寒さにご用心!血管の縮む冬に向けての高血圧対策
温かい室内から寒い外に出たとたん、体がキュッと引き締まり、ついでに血管もキュッと収縮。縮んだ血管のなかを同じ量の血液が通らなければならないため、血圧は高くなります。でも、その寒さに慣れたり、防寒対策さえきちんとしていれば、冬だからといって血圧上昇が問題になることはありません。問題になるのは、寒いところと暖かいところを行ったり来たりすること。そのたびに血圧が大きく変動します。そのため、普段から「血圧が高め」といわれる人は、冬は脳卒中や心筋梗塞などの病気が起こる確率が高くなります。食塩の摂りすぎや飲酒、喫煙などに注意するだけでなく、できるだけ急激な気温の変化から体を守るようにしましょう。
一般的に「血圧が高め」といわれるのは、最高血圧が130mmHg前後、最低血圧が85mmHg前後。そして「最大140 、最小90」の数値を超えてしまうと、れっきとした高血圧と診断されます。日本の成人の4〜5人に1人、50歳以上では2人に1人が高血圧といわれ、日本には高血圧の人が3000万人もいるといわれます。もはや日本人の国民病といえるでしょう。
高血圧が恐れられるのは、単に血圧が高いからではなく、放置しておくと動脈硬化が進んでさまざまな病気を併発するからです。
高血圧は動脈硬化の最大の原因となっていて、動脈硬化が進むと脳卒中や脳梗塞、狭心症、心筋梗塞など、生命に関わることにもなりかねません。また、動脈硬化が進むとさらに血圧が高くなるという悪循環に陥り、血圧が高くなればなるほど、血管系疾患で死亡する危険性が高くなるといえます。

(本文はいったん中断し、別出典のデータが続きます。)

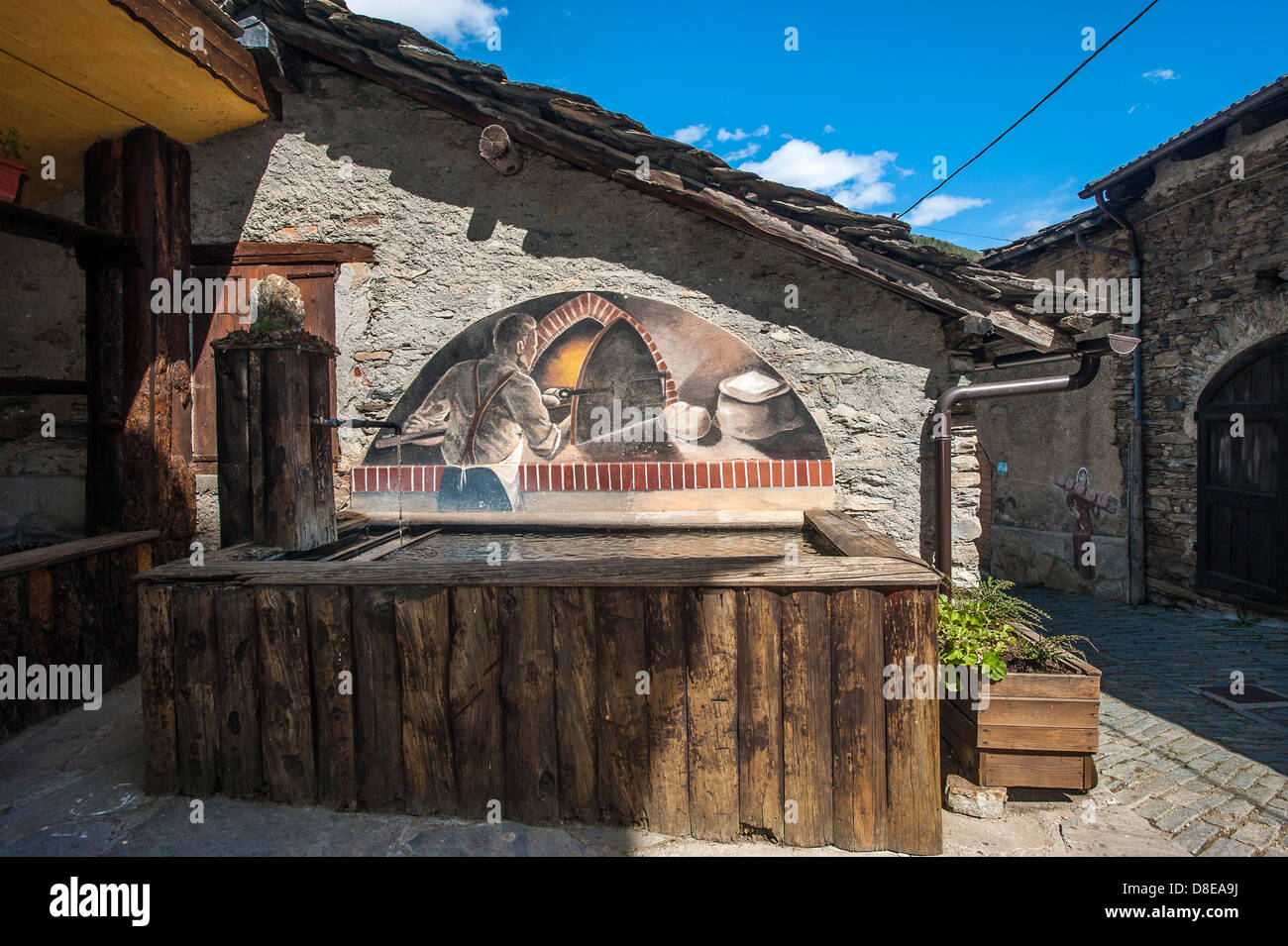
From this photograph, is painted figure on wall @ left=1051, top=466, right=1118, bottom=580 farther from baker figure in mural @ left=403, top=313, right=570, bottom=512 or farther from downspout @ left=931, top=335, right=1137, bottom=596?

本来は、危険度の非常に大きい高血圧ですが、高血圧自体は、苦痛となる症状がほとんどないため、初期のうちに血圧をコントロールすれば、普通の生活にはまったく支障がありません。
血圧をコントロールし、正常値に戻すためには、食塩の制限を中心とした食生活の改善と運動不足の解消のほか、肥満の解消、禁煙、アルコールを減らすことなどが重要となります。

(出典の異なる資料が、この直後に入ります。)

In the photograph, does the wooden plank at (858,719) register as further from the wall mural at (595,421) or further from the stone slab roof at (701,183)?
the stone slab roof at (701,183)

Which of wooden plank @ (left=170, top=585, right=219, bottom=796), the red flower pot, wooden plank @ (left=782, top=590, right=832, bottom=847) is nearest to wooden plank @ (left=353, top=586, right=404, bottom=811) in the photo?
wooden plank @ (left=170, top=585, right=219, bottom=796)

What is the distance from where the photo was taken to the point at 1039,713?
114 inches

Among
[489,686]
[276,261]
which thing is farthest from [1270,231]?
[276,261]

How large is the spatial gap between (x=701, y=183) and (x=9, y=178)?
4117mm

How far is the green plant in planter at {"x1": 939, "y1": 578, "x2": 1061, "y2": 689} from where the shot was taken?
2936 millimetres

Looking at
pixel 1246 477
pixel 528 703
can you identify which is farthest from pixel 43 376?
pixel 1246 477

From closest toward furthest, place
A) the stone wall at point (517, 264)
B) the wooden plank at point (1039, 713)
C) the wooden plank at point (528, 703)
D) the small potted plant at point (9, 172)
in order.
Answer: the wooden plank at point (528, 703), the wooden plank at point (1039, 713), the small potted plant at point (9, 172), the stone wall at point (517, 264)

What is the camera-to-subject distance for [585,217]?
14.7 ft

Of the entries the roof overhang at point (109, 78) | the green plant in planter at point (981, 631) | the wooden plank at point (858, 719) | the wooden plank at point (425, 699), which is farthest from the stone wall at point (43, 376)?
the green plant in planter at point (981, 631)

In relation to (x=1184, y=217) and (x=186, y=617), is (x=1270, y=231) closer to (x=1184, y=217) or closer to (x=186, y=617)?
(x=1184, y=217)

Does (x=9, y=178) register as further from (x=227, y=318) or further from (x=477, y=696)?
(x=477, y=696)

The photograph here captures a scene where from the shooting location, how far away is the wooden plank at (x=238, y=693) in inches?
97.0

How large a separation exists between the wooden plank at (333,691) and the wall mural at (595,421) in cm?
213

食塩や喫煙、肥満などが高血圧によくない、ということはよく知られていますが、「寒さ」が高血圧によくないということはご存知でしょうか。
冬の冷たい空気のなかにいると、寒さ、冷たさに触れた血管は収縮します。これは冷たい空気によって体温が発散してしまうのを防ぐために、交感神経が働き「カテコラミン」と呼ばれる血管を収縮させるホルモンが血液中に送り出されるからです。血管が収縮すれば血液の通り道が狭くなり、その狭い血管を通って同じ量の血液が送られることになるので、より強い圧力が加わり血圧が高くなってしまいます。
ちなみに、夏の暑さでは血管は拡張するので、血圧が下がります。また、夏は頻繁に汗をかくために体内のナトリウムが排泄されることも血圧を下げる要因のひとつで、一般的に血圧は夏に低く、冬になると高くなるという現象が起きます。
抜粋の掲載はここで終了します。